**Brief 1**
In the text about Liverpool's visits to Stoke, who scored Liverpool's opening goal in the January 2010 match at the Britannia?

■ ■ ■ ■ ■

Barely 24 hours later Manchester United trounced Chelsea 3-0, moving five points behind the Reds with two games in hand.
Liverpool proceeded to win two of the next six, while Ferguson’s men didn’t drop a single point until a certain 4-1 home defeat two months later.
It started at Stoke.
Ever since, the Britannia has offered a bleak and desolate welcoming to Liverpool. Say what you will about cold and wet Tuesday nights in Stoke; for Brendan Rodgers’ men this is the acid test. To boldly go where no other Liverpool side has, and return up the M6 with three points.
Much like the club’s litany of recent failures at White Hart Lane, visits to the Britannia encapsulate snapshots of wasted chances, of doomed seasons and inglorious mediocrity. It was much the same a year later, although the narrative had shifted with Liverpool’s decimated fortunes.
January 2010 and Liverpool arrived at the Britannia on the back of an FA Cup replay humbling to Reading. Barely a year after he had topped the Premier League the knives were out for Benitez and a depleted Reds, who were five points adrift of the top four.
Liverpool’s line-up that day, shorn of Steven Gerrard, Fernando Torres and Yossi Benayoun, read thus: Reina, Aurelio, Kyrgiakos, Insua, Carragher, Degen, Skrtel, Mascherano, Lucas, Kuyt, Ngog. Fabio Aurelio and Philipp Degen may be adventurous full-backs, though both to differing effect, but their jobs were primarily defensive; in that XI, only Kuyt and Ngog could claim otherwise.
It’s a lineup illustrative of both Benitez’s diminished resources at the time, and his reversion to dogmatic football in a desperate attempt to claw Liverpool up the table. A scrappy opening goal from Kyrgiakos was cancelled out by an equally scrappy late Robert Huth equaliser. There was still time for Kuyt to crash a header against the post, but the turgid spectacle itself was demonstrative of all Liverpool’s travails that year.
According to a BBC Sport report of the game, “The result did little to ease the intense pressure on beleaguered boss Benitez who had faced a barrage of criticism and calls for him to be sacked.”
(Rafa’s verdict of the referee’s bumbling performance that afternoon remains possibly my favourite interview of his).

■ ■ ■ ■ ■

**Brief 2**
Write out the entries again, requests included, from the line containing "Which is highest, given" through the end of the entries. Add 58 to every number in the answers, whether it is a point coordinate or a distance.

■ ■ ■ ■ ■

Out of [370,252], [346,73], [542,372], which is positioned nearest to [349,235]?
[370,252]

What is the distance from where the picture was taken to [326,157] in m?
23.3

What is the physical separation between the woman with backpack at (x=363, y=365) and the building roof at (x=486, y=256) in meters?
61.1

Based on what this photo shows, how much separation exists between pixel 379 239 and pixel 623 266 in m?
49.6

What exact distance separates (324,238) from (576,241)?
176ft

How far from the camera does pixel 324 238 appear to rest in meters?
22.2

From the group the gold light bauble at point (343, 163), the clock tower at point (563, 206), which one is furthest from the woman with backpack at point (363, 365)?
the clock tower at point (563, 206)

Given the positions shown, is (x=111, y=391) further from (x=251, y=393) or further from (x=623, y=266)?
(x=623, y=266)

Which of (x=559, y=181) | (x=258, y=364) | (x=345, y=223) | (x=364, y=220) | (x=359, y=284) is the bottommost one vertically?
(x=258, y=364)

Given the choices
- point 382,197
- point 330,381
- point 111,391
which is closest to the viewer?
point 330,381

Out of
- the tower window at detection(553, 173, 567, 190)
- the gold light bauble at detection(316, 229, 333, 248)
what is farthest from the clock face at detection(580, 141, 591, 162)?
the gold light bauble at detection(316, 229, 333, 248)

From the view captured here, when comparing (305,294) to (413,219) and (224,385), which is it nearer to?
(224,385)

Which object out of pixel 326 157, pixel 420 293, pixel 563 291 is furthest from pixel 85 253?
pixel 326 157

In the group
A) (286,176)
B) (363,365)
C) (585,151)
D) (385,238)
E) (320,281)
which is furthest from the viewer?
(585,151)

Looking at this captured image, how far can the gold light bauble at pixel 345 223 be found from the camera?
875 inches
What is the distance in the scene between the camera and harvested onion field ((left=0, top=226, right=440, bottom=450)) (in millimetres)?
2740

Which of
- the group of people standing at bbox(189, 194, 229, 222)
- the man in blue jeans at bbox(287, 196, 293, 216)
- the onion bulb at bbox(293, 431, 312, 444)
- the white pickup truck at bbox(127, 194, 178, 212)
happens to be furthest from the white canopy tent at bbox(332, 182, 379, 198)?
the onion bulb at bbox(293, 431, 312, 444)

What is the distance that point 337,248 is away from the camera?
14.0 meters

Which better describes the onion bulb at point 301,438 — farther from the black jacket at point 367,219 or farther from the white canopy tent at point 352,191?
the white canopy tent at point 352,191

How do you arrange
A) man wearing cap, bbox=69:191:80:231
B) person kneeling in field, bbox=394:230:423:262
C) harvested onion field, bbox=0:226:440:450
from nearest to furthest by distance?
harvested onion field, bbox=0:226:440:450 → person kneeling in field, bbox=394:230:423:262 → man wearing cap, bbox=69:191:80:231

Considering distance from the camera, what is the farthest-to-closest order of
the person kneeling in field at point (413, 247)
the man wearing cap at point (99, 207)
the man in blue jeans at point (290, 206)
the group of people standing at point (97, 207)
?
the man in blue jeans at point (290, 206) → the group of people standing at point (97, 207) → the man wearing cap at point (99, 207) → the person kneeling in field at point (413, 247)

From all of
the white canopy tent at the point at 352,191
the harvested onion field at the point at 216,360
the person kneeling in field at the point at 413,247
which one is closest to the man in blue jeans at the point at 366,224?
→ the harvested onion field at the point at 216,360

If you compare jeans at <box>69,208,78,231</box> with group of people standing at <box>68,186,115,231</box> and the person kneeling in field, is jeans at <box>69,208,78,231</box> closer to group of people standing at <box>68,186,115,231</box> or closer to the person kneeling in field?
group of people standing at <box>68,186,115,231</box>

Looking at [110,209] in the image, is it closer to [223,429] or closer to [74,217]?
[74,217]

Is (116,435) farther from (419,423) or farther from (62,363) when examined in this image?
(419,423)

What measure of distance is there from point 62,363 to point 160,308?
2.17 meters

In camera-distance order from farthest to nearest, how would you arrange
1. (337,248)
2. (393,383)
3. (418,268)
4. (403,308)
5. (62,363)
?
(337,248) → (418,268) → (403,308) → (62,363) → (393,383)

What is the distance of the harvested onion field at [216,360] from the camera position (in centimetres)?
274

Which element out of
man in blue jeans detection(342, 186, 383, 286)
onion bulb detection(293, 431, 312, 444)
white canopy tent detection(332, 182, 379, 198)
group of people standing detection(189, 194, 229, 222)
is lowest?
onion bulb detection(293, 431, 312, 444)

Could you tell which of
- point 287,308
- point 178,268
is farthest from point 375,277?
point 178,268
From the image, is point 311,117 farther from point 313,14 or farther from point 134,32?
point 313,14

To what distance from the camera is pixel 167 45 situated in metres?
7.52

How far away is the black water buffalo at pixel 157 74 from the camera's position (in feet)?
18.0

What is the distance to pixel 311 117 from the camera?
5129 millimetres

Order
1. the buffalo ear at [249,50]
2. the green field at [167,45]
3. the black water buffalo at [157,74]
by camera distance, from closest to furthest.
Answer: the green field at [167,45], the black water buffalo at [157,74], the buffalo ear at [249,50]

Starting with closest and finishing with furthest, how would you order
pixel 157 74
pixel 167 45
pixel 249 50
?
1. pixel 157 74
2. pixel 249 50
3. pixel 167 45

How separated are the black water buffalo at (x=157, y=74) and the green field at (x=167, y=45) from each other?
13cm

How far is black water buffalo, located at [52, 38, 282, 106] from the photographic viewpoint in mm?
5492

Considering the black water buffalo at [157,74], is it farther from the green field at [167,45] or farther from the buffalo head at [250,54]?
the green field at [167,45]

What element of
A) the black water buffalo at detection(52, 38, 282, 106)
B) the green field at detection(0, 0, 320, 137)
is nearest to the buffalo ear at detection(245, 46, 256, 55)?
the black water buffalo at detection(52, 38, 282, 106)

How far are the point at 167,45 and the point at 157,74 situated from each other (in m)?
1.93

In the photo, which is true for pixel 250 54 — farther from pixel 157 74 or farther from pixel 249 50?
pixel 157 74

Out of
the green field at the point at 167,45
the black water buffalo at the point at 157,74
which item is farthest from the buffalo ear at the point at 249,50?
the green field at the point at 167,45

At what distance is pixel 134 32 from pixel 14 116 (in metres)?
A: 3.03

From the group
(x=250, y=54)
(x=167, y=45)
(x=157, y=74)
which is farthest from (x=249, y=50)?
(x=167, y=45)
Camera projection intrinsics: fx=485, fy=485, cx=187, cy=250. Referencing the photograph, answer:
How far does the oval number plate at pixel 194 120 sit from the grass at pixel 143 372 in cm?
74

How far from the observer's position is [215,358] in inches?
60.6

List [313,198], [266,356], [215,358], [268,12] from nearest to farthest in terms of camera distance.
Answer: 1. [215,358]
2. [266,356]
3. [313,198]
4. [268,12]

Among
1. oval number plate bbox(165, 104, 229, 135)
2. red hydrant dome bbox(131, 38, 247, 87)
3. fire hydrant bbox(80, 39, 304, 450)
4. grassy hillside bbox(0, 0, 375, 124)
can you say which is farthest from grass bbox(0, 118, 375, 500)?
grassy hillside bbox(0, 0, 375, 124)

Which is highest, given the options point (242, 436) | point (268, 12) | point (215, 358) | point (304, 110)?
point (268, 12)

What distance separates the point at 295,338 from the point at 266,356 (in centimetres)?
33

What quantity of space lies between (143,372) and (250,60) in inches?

■ ■ ■ ■ ■

**Task solution 1**
Kyrgiakos

**Task solution 2**
Which is highest, given the options point (242, 436) | point (268, 12) | point (215, 358) | point (304, 110)?
point (326, 70)

What distance separates the point at 295,338 from the point at 266,356 (in centimetres)?
91

What quantity of space lies between (143,372) and (250,60) in inches?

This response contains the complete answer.